Seit ein paar Tagen habe ich meinen Windowmanager gewechselt. Durch andere inspiriert habe ich zu WMII gewechselt. Pekwm hat mir einfach nicht mehr viel geboten und zum Teil auch nervige Bugs aufgezeigt.

WMII ist sehr unkonventionell. Fenster belegen den kompletten Bildschirm, man kann sie in Spalten aufteilen und diese Spalten dann noch in Zeilen. Für Programme die nicht in dieses Schema passen gibt es einen Floating Layer.

Die andere herausragende Eigenschaft ist, daß er sein eigenes Dateisystem, aber keine eigene Steuerung/Konfiguration besitzt. Er wird durch Skripte gesteuert, die in aus jenem Dateisystem die Events lesen und neue Einstellungen schreiben.
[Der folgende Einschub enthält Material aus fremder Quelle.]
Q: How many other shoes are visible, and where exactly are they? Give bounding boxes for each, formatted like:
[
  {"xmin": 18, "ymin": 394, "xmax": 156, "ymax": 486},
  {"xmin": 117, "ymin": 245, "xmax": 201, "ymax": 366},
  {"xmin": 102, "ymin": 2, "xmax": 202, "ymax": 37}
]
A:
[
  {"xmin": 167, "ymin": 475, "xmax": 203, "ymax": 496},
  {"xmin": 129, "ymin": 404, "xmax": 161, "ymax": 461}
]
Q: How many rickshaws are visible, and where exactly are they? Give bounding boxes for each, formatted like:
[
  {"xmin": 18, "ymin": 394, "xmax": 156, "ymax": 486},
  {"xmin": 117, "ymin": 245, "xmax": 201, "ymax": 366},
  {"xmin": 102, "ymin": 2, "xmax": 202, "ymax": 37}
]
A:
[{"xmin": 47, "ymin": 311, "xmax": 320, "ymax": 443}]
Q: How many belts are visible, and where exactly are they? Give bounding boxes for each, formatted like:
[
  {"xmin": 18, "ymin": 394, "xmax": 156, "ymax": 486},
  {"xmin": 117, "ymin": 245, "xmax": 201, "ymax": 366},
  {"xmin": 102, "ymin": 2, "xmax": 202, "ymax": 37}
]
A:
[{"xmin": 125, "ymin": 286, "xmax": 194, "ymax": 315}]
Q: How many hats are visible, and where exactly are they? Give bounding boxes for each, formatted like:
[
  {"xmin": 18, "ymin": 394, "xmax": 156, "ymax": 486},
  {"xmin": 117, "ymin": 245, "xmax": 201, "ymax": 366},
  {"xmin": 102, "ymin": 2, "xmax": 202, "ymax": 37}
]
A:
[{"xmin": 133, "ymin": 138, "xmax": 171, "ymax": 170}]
Ich habe natürlich gleich durch eigenclass inspiriert meine eigene wmiirc in Ruby begonnen zu schreiben.

Was mich störte, ist daß so oft wmiir aufgerufen wurde, um WMII zu steuern. Aber hier habe ich bereits Abhilfe geschaffen. Dazu später mehr, denn ich würde nicht einfach über den Wechsel meines Windowmanagers bloggen, würde daraus nicht ein Projekt entstehen. Erstmal abwarten, bis mein Projekt bei Gna! angenommen wurde.